Following cuts, law enforcement collaborates to cover the coast


Law enforcement agencies are cooperating to make sure West Marin is still covered despite the closure of the sheriff’s Point Reyes substation from 11 p.m. to 11 a.m. since last July. The California Highway Patrol, the National Park Service and the Marin County Sheriff’s Office are making adjustments to their staffing strategies and mentalities, but a void still exists during the night. Still, no major incidents have happened since the closure.

“Most of the calls that have come in have been handled over the telephone, although we have responded to a handful of them,” Sheriff Robert Doyle said.

The sheriff said he still aims to patrol the coast for 24 hours a day, but in an interview this week he pushed back the date for the third time. When the substation first closed in July, he said the hours would be reinstated in the fall, when 14 deputies graduated from the police academy. Later, in the fall, he said the substation would reopen in January, after the deputies completed patrol training in southern Marin. On Monday, he told the Light it won’t be until the spring because exposure to Covid-19 and retirements have challenged staffing, and the overtime shifts that used to cover the substation are costly and take a toll on employees

In the meantime, deputies have restarted patrols of the coast from 7 a.m. to 11 a.m. on days when enough people are on duty. This morning window is when the bulk of calls come in during the 12-hour substation closure. During the night, the nearest deputy is on patrol out of substations in Marin City, Mill Valley or Kentfield, which cover the San Geronimo Valley and Muir Beach.

The sheriff’s office does not track how long it takes deputies to respond to calls on the coast, so it is unknown if, and by how much, response times have slowed over the past six months. Part of Sheriff Doyle’s reasoning for closing the substation is that whether or not it’s open, deputies could be many miles away because of the length of the coast.

** REQUIRED WORK **
(1) Reproduce the passage of the West Marin law enforcement article that opens with the words containing "In the meantime, deputies" and closes with "and Muir Beach.".
(2) Carry on the article about sheriff's coverage of the West Marin coast, picking up after its final sentence.

** RECORDED DATA **
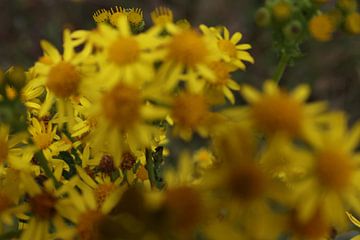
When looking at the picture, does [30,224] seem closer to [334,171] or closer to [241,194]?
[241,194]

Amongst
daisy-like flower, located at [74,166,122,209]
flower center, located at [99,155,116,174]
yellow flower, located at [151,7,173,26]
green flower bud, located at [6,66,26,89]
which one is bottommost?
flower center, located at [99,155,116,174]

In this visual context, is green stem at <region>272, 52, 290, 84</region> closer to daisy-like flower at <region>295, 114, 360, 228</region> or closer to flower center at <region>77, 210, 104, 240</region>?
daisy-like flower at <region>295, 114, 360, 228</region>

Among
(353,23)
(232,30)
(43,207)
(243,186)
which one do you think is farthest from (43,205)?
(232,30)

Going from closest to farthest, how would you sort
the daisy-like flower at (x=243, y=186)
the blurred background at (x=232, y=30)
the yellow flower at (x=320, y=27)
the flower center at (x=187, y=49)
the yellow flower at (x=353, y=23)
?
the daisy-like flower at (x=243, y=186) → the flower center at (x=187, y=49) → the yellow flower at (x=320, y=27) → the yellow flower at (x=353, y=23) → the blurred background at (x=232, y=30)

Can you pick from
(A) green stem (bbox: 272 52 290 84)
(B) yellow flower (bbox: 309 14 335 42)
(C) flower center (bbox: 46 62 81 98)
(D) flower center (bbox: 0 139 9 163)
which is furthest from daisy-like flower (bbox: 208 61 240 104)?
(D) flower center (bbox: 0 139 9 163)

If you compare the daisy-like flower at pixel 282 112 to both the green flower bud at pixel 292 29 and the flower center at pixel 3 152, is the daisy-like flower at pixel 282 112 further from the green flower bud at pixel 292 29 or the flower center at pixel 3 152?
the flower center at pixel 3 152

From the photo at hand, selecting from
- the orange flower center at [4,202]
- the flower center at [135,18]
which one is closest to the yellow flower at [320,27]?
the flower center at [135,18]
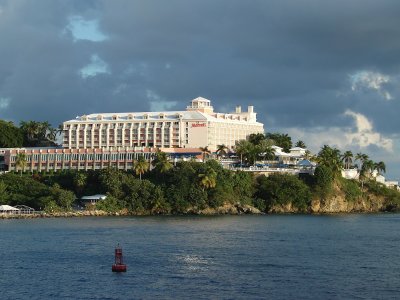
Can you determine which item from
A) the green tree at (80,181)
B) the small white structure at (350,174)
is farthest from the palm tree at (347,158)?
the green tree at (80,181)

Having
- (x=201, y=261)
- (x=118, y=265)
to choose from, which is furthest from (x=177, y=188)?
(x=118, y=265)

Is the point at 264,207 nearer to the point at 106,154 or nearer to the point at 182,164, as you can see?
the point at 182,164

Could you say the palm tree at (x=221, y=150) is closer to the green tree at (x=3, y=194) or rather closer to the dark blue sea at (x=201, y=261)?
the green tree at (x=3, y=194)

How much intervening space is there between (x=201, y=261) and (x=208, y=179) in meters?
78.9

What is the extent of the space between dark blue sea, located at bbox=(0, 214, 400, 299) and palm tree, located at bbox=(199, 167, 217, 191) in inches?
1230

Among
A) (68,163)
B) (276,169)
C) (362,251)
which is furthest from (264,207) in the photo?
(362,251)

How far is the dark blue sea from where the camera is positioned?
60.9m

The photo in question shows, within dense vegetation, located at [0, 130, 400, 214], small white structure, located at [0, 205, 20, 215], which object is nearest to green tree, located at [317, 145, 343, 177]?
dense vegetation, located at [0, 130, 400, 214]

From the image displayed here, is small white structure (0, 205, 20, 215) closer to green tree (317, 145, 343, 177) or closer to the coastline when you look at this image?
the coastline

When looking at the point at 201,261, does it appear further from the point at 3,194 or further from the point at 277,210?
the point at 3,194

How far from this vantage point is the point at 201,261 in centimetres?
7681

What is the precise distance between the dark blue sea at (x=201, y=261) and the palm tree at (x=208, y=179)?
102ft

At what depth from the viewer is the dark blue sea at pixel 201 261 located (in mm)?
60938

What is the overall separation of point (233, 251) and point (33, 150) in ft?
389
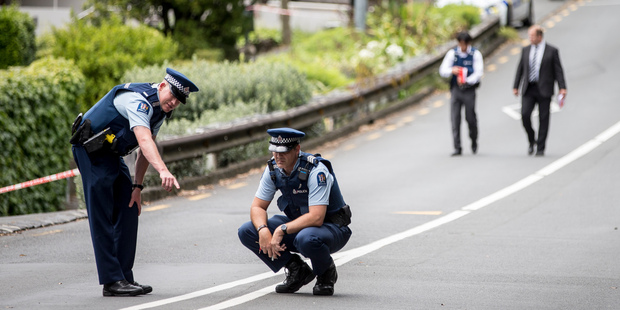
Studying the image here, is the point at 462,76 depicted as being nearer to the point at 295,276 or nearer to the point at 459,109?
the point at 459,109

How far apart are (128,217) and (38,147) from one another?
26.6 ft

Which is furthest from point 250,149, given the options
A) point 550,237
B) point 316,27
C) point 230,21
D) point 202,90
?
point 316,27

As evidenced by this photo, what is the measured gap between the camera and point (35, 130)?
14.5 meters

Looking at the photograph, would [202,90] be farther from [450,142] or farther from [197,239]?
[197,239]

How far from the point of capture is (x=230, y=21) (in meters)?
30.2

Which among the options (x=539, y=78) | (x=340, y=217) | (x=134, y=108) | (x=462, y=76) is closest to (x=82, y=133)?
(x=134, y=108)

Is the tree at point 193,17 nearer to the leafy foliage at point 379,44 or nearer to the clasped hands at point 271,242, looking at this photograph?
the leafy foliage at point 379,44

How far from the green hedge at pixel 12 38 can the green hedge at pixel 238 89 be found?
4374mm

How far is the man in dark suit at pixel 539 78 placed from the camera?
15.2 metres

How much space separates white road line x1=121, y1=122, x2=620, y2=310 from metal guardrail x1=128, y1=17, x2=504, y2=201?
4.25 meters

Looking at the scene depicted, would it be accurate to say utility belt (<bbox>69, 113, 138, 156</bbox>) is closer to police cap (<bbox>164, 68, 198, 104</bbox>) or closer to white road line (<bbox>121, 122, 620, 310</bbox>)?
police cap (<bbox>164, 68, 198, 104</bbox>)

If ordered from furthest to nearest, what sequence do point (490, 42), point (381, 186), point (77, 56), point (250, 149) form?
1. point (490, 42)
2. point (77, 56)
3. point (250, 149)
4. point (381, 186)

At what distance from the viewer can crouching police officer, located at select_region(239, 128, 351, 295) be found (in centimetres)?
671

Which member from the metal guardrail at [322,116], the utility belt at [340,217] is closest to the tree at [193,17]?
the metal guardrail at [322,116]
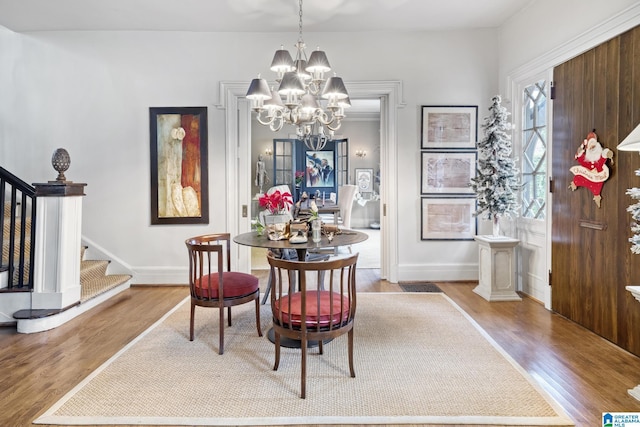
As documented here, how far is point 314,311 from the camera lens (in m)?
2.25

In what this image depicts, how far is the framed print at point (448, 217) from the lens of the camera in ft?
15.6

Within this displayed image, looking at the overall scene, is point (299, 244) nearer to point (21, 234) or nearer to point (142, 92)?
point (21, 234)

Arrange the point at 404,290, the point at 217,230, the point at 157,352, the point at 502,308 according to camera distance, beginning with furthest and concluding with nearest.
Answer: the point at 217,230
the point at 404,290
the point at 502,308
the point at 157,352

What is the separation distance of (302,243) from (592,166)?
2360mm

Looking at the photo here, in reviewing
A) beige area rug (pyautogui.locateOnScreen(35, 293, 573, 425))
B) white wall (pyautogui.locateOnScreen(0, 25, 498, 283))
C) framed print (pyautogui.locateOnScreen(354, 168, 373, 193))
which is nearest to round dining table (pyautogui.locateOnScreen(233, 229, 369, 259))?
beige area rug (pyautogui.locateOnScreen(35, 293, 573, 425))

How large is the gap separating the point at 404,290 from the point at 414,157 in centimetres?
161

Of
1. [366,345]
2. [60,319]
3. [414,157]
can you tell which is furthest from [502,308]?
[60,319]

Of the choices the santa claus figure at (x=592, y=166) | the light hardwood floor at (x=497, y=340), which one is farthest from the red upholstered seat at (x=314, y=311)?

** ANSWERS BY ITEM NUMBER **
(1)
In the meantime, deputies have restarted patrols of the coast from 7 a.m. to 11 a.m. on days when enough people are on duty. This morning window is when the bulk of calls come in during the 12-hour substation closure. During the night, the nearest deputy is on patrol out of substations in Marin City, Mill Valley or Kentfield, which cover the San Geronimo Valley and Muir Beach.

(2)
Law enforcement agencies in West Marin are fortunate to have a close relationship with each other. The park service polices the seashore, the highway patrol covers vehicle-related offenses, and the sheriff’s office is responsible for crimes against people or property. When one agency can’t respond, another can step in. The National Park Service has a memorandum of understanding with the sheriff to respond to calls when deputies are not around, and the California Highway Patrol uses the same emergency radio system, so officers and deputies can easily communicate. 

“We’ve made a concerted effort to increase our presence out in West Marin, even before the sheriff cut back their hours, just because it’s needed,” officer Andrew Barclay said.

Because the beat has been prioritized, at least one California Highway Patrol covers the coast south of Nick’s Cove from 5 a.m. to 11:30 p.m., and more officers patrol on the weekends. Officers from Santa Rosa cover Tomales, Dillon Beach and Chileno Valley, and at night, the closest officer is around Highway 101.

Officers Casey Russell and Darrel Horner are dedicated to West Marin, a shift in recent years that allows them to begin patrols right at 5 a.m. rather than starting at the office in Corte Madera for an assignment. 

“It makes it a lot better because people know they’re going to deal with the same [officer]. It allows continuity of enforcement. These officers know what is going on, they know the area and they know the people,” Mr. Barclay said.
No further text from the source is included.